The atomistic schema in atomea is designed to provide a flexible, rigorous, and theory-driven interface for interacting with data originating from simulations and calculations on atomic systems. In contrast to many domain-specific formats or narrowly scoped schemas (like those focused only on quantum chemistry, proteins, or molecular mechanics), atomea takes a pedantic and foundational approach. Our schemas describe data by its theoretical or mathematical meaning, decoupled from the idiosyncrasies of file formats, domain assumptions, or tool-specific naming conventions.

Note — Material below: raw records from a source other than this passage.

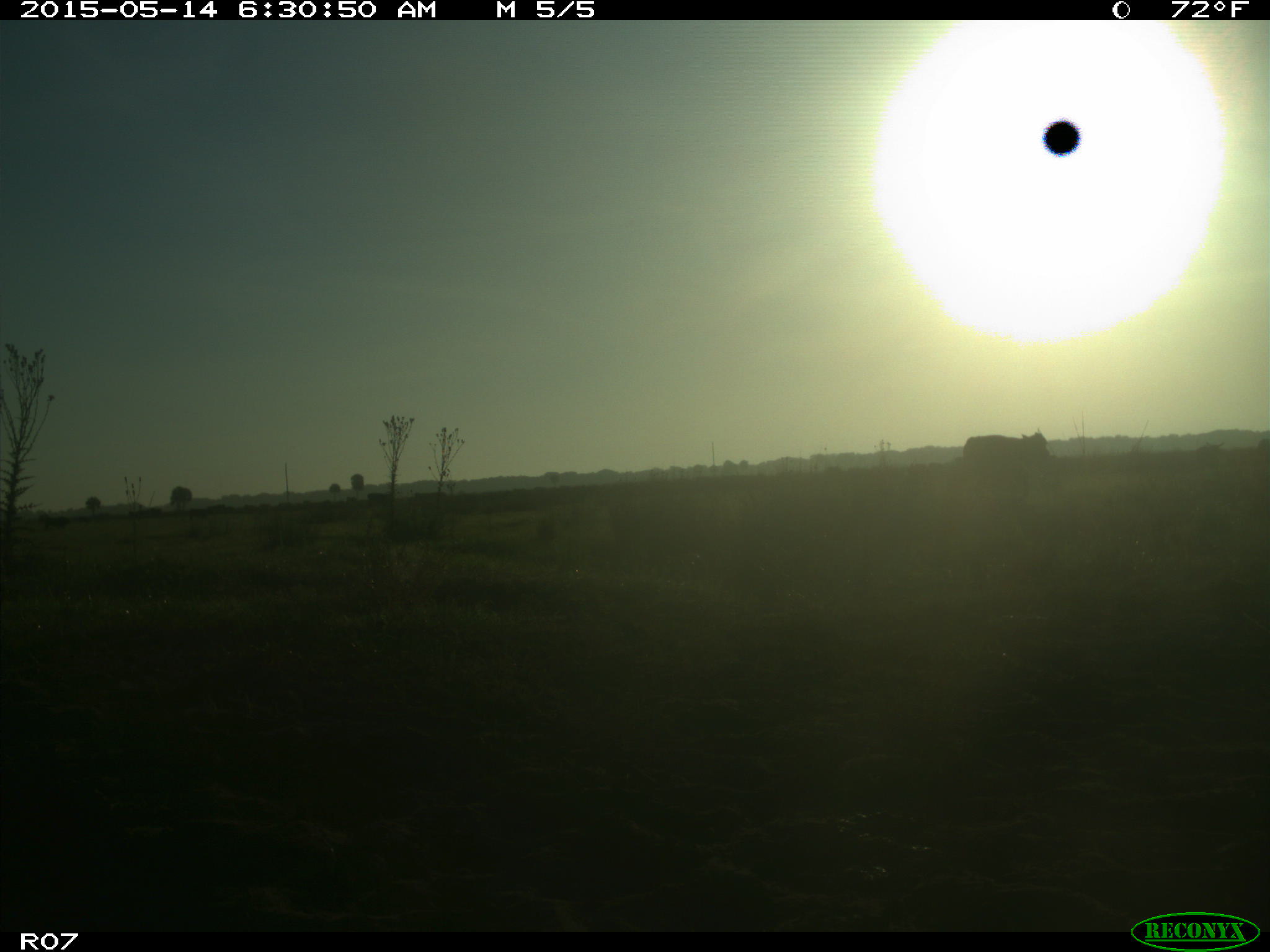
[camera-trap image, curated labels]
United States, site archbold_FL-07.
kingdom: Animalia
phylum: Chordata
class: Mammalia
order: Artiodactyla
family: Bovidae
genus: Bos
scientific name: Bos taurus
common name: domestic cow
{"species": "Bos taurus (domestic cow)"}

This design provides interoperability, clarity, and precision, making it easier to build robust tools, standardize datasets, and bridge communities working across different subfields.

Schema Design

Each ensemble is represented by an EnsembleSchema, which includes:

  • identification: metadata and fingerprinting;
  • system: atomic composition, charges, coordinates;
  • topology: atom types, bonding, and groupings;
  • energy: electronic, kinetic, and classical energies;
  • qc: quantum chemistry parameters and results;
  • time: time step and sampling intervals.

These fields are built from modular Pydantic models like SystemSchema, EnergySchema, QCSchema, and TimeSchema, all adhering to the same UUID/cadence principles.

Together, they form a rigorously structured yet highly extensible data model for representing atomic systems at scale.